■ WORK INSTRUCTION
Could you reproduce all of the following entries exactly?

########################################

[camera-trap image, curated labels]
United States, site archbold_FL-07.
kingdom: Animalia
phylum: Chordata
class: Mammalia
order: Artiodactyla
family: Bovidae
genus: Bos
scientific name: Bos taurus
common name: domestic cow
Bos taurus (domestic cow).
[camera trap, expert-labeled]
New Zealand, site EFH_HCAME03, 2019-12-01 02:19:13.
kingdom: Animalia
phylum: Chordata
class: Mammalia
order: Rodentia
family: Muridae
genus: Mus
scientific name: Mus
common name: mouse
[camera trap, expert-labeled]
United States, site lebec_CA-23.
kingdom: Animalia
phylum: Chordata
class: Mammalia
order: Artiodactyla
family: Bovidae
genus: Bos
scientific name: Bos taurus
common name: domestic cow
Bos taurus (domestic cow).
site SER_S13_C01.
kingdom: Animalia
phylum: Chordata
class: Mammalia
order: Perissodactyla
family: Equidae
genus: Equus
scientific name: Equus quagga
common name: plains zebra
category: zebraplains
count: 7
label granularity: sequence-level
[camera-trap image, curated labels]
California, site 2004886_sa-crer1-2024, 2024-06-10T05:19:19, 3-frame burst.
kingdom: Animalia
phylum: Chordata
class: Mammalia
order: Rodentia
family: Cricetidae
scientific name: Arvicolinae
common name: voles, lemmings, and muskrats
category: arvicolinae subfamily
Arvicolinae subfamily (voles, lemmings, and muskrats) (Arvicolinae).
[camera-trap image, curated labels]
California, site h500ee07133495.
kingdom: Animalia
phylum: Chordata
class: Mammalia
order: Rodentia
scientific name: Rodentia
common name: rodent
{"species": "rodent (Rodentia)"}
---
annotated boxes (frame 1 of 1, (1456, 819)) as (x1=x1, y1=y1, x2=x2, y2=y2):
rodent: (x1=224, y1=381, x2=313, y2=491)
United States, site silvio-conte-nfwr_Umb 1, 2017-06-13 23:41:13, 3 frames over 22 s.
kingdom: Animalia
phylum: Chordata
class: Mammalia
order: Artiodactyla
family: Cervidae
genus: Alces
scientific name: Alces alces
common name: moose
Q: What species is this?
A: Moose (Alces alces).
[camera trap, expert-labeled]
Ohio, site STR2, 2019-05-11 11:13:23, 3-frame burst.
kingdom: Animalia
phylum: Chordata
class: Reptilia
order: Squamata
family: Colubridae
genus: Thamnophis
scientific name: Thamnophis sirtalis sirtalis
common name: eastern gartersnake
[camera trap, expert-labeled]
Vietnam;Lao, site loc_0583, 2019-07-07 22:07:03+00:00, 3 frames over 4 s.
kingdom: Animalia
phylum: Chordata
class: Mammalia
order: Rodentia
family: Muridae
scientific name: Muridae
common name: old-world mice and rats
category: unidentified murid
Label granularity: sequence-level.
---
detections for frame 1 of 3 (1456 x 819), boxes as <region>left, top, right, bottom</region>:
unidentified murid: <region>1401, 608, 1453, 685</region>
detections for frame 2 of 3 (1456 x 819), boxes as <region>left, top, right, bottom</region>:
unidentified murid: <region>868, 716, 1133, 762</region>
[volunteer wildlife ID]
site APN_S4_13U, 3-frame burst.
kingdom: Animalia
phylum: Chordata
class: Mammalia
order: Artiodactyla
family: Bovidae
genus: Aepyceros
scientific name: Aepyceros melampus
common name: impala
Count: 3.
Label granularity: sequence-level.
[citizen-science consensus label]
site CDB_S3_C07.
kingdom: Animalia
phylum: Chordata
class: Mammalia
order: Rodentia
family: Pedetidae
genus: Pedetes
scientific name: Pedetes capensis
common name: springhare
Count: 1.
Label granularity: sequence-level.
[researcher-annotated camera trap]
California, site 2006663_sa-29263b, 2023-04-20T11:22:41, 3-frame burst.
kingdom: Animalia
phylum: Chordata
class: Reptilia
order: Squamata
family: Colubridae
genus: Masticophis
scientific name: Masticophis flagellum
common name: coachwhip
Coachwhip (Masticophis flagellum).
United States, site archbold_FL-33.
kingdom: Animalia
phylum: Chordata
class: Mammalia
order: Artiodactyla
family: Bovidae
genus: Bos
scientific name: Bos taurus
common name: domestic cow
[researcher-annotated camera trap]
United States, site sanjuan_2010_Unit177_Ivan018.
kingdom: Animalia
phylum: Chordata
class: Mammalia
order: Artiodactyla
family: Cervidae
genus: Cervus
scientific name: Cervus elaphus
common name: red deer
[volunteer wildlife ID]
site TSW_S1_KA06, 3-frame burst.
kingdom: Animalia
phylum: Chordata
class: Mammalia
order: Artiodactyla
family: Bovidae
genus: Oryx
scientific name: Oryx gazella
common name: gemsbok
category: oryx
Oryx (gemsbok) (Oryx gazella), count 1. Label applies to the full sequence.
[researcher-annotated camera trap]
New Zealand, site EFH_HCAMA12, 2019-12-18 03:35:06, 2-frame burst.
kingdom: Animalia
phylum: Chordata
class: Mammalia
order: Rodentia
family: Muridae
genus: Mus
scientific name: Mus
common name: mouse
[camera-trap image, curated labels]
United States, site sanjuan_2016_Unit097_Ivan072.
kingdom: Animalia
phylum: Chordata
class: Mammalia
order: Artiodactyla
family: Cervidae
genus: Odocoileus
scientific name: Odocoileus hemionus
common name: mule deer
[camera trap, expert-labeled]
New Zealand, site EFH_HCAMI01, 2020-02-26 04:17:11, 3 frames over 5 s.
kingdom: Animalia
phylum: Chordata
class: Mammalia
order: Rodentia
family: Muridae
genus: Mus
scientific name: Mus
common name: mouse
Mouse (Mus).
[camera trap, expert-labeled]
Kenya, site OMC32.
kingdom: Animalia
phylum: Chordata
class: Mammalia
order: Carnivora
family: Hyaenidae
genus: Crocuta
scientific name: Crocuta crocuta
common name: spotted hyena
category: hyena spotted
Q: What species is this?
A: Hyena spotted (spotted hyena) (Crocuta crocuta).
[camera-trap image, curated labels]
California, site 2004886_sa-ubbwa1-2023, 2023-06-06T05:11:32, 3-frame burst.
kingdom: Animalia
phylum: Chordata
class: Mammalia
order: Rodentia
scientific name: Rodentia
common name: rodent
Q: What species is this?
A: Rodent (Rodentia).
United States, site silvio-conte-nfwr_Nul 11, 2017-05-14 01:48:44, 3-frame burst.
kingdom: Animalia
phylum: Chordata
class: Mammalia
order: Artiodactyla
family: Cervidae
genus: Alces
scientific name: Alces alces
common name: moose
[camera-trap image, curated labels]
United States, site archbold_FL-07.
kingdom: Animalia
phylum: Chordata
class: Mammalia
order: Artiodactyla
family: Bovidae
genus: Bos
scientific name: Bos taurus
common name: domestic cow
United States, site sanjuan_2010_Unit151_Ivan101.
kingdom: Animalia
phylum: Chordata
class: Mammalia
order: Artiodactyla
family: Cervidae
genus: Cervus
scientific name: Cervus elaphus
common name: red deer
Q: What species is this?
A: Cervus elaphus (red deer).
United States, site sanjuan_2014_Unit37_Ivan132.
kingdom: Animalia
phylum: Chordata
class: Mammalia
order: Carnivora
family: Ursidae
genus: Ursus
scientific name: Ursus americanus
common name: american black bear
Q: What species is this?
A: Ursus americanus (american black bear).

########################################

■ ANSWER TO THE PROBLEM
[camera-trap image, curated labels]
United States, site archbold_FL-07.
kingdom: Animalia
phylum: Chordata
class: Mammalia
order: Artiodactyla
family: Bovidae
genus: Bos
scientific name: Bos taurus
common name: domestic cow
Bos taurus (domestic cow).
[camera trap, expert-labeled]
New Zealand, site EFH_HCAME03, 2019-12-01 02:19:13.
kingdom: Animalia
phylum: Chordata
class: Mammalia
order: Rodentia
family: Muridae
genus: Mus
scientific name: Mus
common name: mouse
[camera trap, expert-labeled]
United States, site lebec_CA-23.
kingdom: Animalia
phylum: Chordata
class: Mammalia
order: Artiodactyla
family: Bovidae
genus: Bos
scientific name: Bos taurus
common name: domestic cow
Bos taurus (domestic cow).
site SER_S13_C01.
kingdom: Animalia
phylum: Chordata
class: Mammalia
order: Perissodactyla
family: Equidae
genus: Equus
scientific name: Equus quagga
common name: plains zebra
category: zebraplains
count: 7
label granularity: sequence-level
[camera-trap image, curated labels]
California, site 2004886_sa-crer1-2024, 2024-06-10T05:19:19, 3-frame burst.
kingdom: Animalia
phylum: Chordata
class: Mammalia
order: Rodentia
family: Cricetidae
scientific name: Arvicolinae
common name: voles, lemmings, and muskrats
category: arvicolinae subfamily
Arvicolinae subfamily (voles, lemmings, and muskrats) (Arvicolinae).
[camera-trap image, curated labels]
California, site h500ee07133495.
kingdom: Animalia
phylum: Chordata
class: Mammalia
order: Rodentia
scientific name: Rodentia
common name: rodent
{"species": "rodent (Rodentia)"}
---
annotated boxes (frame 1 of 1, (1456, 819)) as (x1=x1, y1=y1, x2=x2, y2=y2):
rodent: (x1=224, y1=381, x2=313, y2=491)
United States, site silvio-conte-nfwr_Umb 1, 2017-06-13 23:41:13, 3 frames over 22 s.
kingdom: Animalia
phylum: Chordata
class: Mammalia
order: Artiodactyla
family: Cervidae
genus: Alces
scientific name: Alces alces
common name: moose
Q: What species is this?
A: Moose (Alces alces).
[camera trap, expert-labeled]
Ohio, site STR2, 2019-05-11 11:13:23, 3-frame burst.
kingdom: Animalia
phylum: Chordata
class: Reptilia
order: Squamata
family: Colubridae
genus: Thamnophis
scientific name: Thamnophis sirtalis sirtalis
common name: eastern gartersnake
[camera trap, expert-labeled]
Vietnam;Lao, site loc_0583, 2019-07-07 22:07:03+00:00, 3 frames over 4 s.
kingdom: Animalia
phylum: Chordata
class: Mammalia
order: Rodentia
family: Muridae
scientific name: Muridae
common name: old-world mice and rats
category: unidentified murid
Label granularity: sequence-level.
---
detections for frame 1 of 3 (1456 x 819), boxes as <region>left, top, right, bottom</region>:
unidentified murid: <region>1401, 608, 1453, 685</region>
detections for frame 2 of 3 (1456 x 819), boxes as <region>left, top, right, bottom</region>:
unidentified murid: <region>868, 716, 1133, 762</region>
[volunteer wildlife ID]
site APN_S4_13U, 3-frame burst.
kingdom: Animalia
phylum: Chordata
class: Mammalia
order: Artiodactyla
family: Bovidae
genus: Aepyceros
scientific name: Aepyceros melampus
common name: impala
Count: 3.
Label granularity: sequence-level.
[citizen-science consensus label]
site CDB_S3_C07.
kingdom: Animalia
phylum: Chordata
class: Mammalia
order: Rodentia
family: Pedetidae
genus: Pedetes
scientific name: Pedetes capensis
common name: springhare
Count: 1.
Label granularity: sequence-level.
[researcher-annotated camera trap]
California, site 2006663_sa-29263b, 2023-04-20T11:22:41, 3-frame burst.
kingdom: Animalia
phylum: Chordata
class: Reptilia
order: Squamata
family: Colubridae
genus: Masticophis
scientific name: Masticophis flagellum
common name: coachwhip
Coachwhip (Masticophis flagellum).
United States, site archbold_FL-33.
kingdom: Animalia
phylum: Chordata
class: Mammalia
order: Artiodactyla
family: Bovidae
genus: Bos
scientific name: Bos taurus
common name: domestic cow
[researcher-annotated camera trap]
United States, site sanjuan_2010_Unit177_Ivan018.
kingdom: Animalia
phylum: Chordata
class: Mammalia
order: Artiodactyla
family: Cervidae
genus: Cervus
scientific name: Cervus elaphus
common name: red deer
[volunteer wildlife ID]
site TSW_S1_KA06, 3-frame burst.
kingdom: Animalia
phylum: Chordata
class: Mammalia
order: Artiodactyla
family: Bovidae
genus: Oryx
scientific name: Oryx gazella
common name: gemsbok
category: oryx
Oryx (gemsbok) (Oryx gazella), count 1. Label applies to the full sequence.
[researcher-annotated camera trap]
New Zealand, site EFH_HCAMA12, 2019-12-18 03:35:06, 2-frame burst.
kingdom: Animalia
phylum: Chordata
class: Mammalia
order: Rodentia
family: Muridae
genus: Mus
scientific name: Mus
common name: mouse
[camera-trap image, curated labels]
United States, site sanjuan_2016_Unit097_Ivan072.
kingdom: Animalia
phylum: Chordata
class: Mammalia
order: Artiodactyla
family: Cervidae
genus: Odocoileus
scientific name: Odocoileus hemionus
common name: mule deer
[camera trap, expert-labeled]
New Zealand, site EFH_HCAMI01, 2020-02-26 04:17:11, 3 frames over 5 s.
kingdom: Animalia
phylum: Chordata
class: Mammalia
order: Rodentia
family: Muridae
genus: Mus
scientific name: Mus
common name: mouse
Mouse (Mus).
[camera trap, expert-labeled]
Kenya, site OMC32.
kingdom: Animalia
phylum: Chordata
class: Mammalia
order: Carnivora
family: Hyaenidae
genus: Crocuta
scientific name: Crocuta crocuta
common name: spotted hyena
category: hyena spotted
Q: What species is this?
A: Hyena spotted (spotted hyena) (Crocuta crocuta).
[camera-trap image, curated labels]
California, site 2004886_sa-ubbwa1-2023, 2023-06-06T05:11:32, 3-frame burst.
kingdom: Animalia
phylum: Chordata
class: Mammalia
order: Rodentia
scientific name: Rodentia
common name: rodent
Q: What species is this?
A: Rodent (Rodentia).
United States, site silvio-conte-nfwr_Nul 11, 2017-05-14 01:48:44, 3-frame burst.
kingdom: Animalia
phylum: Chordata
class: Mammalia
order: Artiodactyla
family: Cervidae
genus: Alces
scientific name: Alces alces
common name: moose
[camera-trap image, curated labels]
United States, site archbold_FL-07.
kingdom: Animalia
phylum: Chordata
class: Mammalia
order: Artiodactyla
family: Bovidae
genus: Bos
scientific name: Bos taurus
common name: domestic cow
United States, site sanjuan_2010_Unit151_Ivan101.
kingdom: Animalia
phylum: Chordata
class: Mammalia
order: Artiodactyla
family: Cervidae
genus: Cervus
scientific name: Cervus elaphus
common name: red deer
Q: What species is this?
A: Cervus elaphus (red deer).
United States, site sanjuan_2014_Unit37_Ivan132.
kingdom: Animalia
phylum: Chordata
class: Mammalia
order: Carnivora
family: Ursidae
genus: Ursus
scientific name: Ursus americanus
common name: american black bear
Q: What species is this?
A: Ursus americanus (american black bear).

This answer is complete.